The paper tackles the problem of slow and noise-sensitive grain orientation mapping in polycrystalline materials like LiNiO2 by using deep learning to predict Euler angles directly from STEM diffraction patterns, achieving clear grain boundary delineation and coherent intra-grain orientation distributions with Swin Transformers performing best.

Accurate grain orientation mapping is essential for understanding and optimizing the performance of polycrystalline materials, particularly in energy-related applications. Lithium nickel oxide (LiNiO$_{2}$) is a promising cathode material for next-generation lithium-ion batteries, and its electrochemical behaviour is closely linked to microstructural features such as grain size and crystallographic orientations. Traditional orientation mapping methods--such as manual indexing, template matching (TM), or Hough transform-based techniques--are often slow and noise-sensitive when handling complex or overlapping patterns, creating a bottleneck in large-scale microstructural analysis. This work presents a machine learning-based approach for predicting Euler angles directly from scanning transmission electron microscopy (STEM) diffraction patterns (DPs).
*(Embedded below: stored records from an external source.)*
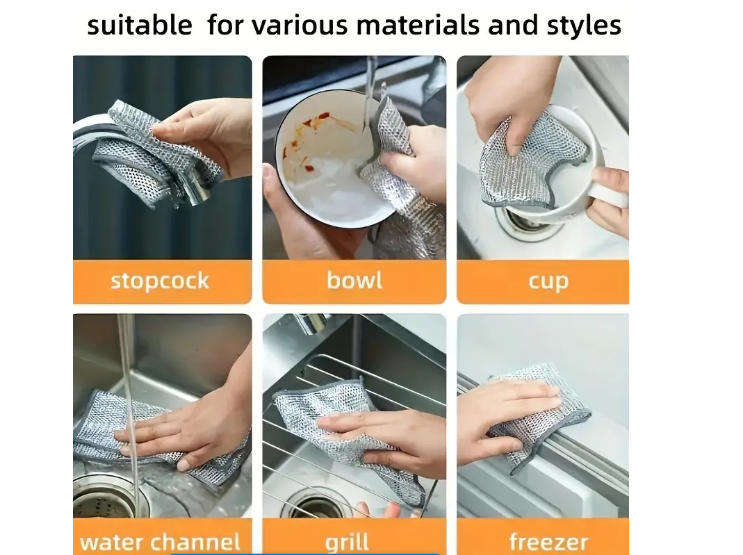 suitable for various materials and styles

stopcock

bowl

cup

water channel

grill

freezer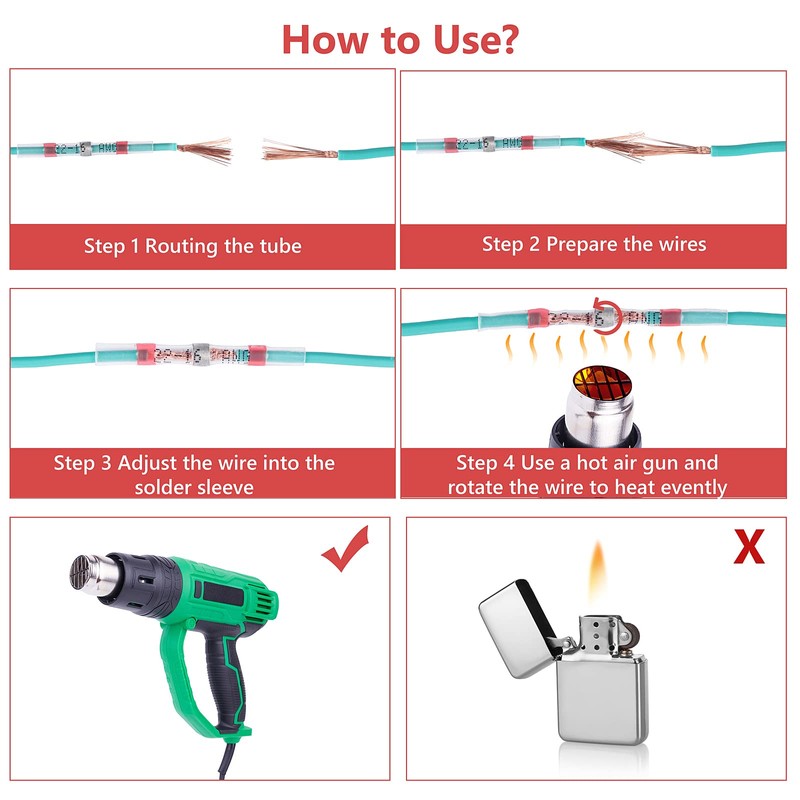 How to Use?

22-16 AWG

Step 1 Routing the tube

22-16 AWG

Step 2 Prepare the wires

22-16 AWG

Step 3 Adjust the wire into the solder sleeve

22-16 AWG

Step 4 Use a hot air gun and rotate the wire to heat evently

X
This enables the automated generation of high-resolution crystal orientation maps, facilitating the analysis of internal microstructures at the nanoscale. Three deep learning architectures--convolutional neural networks (CNNs), Dense Convolutional Networks (DenseNets), and Shifted Windows (Swin) Transformers--are evaluated, using an experimentally acquired dataset labelled via a commercial TM algorithm. While the CNN model serves as a baseline, both DenseNets and Swin Transformers demonstrate superior performance, with the Swin Transformer achieving the highest evaluation scores and the most consistent microstructural predictions. The resulting crystal maps exhibit clear grain boundary delineation and coherent intra-grain orientation distributions, underscoring the potential of attention-based architectures for analyzing diffraction-based image data. These findings highlight the promise of combining advanced machine learning models with STEM data for robust, high-throughput microstructural characterization.